The sun poured down as sure as if it were liquid, creating a golden flood on the plain in front of him. With his eyes wide open, Mutta could see only a pale version of what he had seen as a younger man; but he could remember, his brain was sharp. Everything he looked at now was soft-edged, out of focus. Oh, he knew his eyesight was going years ago: cataracts. He would be blind in two years, a doctor had told him. His vision was no good. But looking down the hill he could easily make out the hurrying form of Jarra climbing from his four-wheel truck, half running to where he was seated with his wife.
'Did you see us?' he called up to the old couple.
'No, where? We didn't see you anywhere.' The old man replied, his wife giggled and smiled at his side.

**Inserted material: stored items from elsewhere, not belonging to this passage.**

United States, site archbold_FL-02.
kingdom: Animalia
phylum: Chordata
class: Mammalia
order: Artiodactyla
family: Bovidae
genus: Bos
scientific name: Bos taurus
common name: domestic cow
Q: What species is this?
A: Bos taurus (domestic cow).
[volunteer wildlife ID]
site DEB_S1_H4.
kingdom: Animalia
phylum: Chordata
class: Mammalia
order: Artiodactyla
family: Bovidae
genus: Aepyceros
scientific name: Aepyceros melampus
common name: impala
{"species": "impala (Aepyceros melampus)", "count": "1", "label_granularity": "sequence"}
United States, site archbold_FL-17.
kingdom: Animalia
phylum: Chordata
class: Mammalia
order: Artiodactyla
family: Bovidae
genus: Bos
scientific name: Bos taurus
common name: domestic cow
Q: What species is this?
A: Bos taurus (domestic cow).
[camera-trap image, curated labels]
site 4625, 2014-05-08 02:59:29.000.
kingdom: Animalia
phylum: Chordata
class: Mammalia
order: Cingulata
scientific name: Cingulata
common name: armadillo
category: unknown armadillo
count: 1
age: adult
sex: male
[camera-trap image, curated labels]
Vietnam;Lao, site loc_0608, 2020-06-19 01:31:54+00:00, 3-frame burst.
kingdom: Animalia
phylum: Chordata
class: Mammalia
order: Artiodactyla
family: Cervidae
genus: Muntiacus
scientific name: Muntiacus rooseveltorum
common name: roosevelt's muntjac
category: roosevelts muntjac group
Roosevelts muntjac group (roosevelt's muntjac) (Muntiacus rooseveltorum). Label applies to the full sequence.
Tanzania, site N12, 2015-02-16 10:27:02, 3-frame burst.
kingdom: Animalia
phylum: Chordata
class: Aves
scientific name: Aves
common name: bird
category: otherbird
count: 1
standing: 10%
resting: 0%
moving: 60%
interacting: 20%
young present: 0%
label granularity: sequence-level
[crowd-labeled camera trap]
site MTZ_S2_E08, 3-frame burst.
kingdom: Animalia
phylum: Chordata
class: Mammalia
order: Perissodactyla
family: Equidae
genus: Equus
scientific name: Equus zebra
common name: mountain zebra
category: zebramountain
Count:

'He means on television dad.'
'Oh no, we don't watch no bloody television boy... not out here. You know that.'
'Yeah, I know. But I thought you might have been to town or somewhere.'
'No, what were we supposed to have seen anyway?'
'Me, us... we won!'
'What did we win?'
Akuna fed on the exuberance of the young man, it brought back memories of her early years with Mutta.
'The government settled with us... on our terms. As well, the mining company publicly apologised and agreed to change the name of the mining company and they backed our financial terms put forward by the government and it has all been written into a new lease.'
Mutta's eyes widened. Akuna rocked back on her buttocks.
'Do you trust these people?' Mutta asked after some thought.
'Yes, I do.' Jarra sounded sure.
'Be on your guard when you are most confident with the enemy.'
'They are not my enemy uncle.'
'Yes they are boy. Remember that... never forget it... remember that one. Or everything will go backwards fast.'
Jarra could not find the logic in what the old man said but he knew Mutta took his wisdom from the collective unconscious stream, so his reading of any situation beat logic every time.
The two old people asked Jarra to drive them to their family community. They spoke little on the way, dealing with the noise of the truck and the dust of the road was enough to occupy anyone. It was clear that Mutta was worried by Jarra's excited talk. He thought the whole thing had been achieved too easily, it didn't ring true, but he reserved his concerns for another day. He would take his questions to the spirits that night and see Jarra in the morning.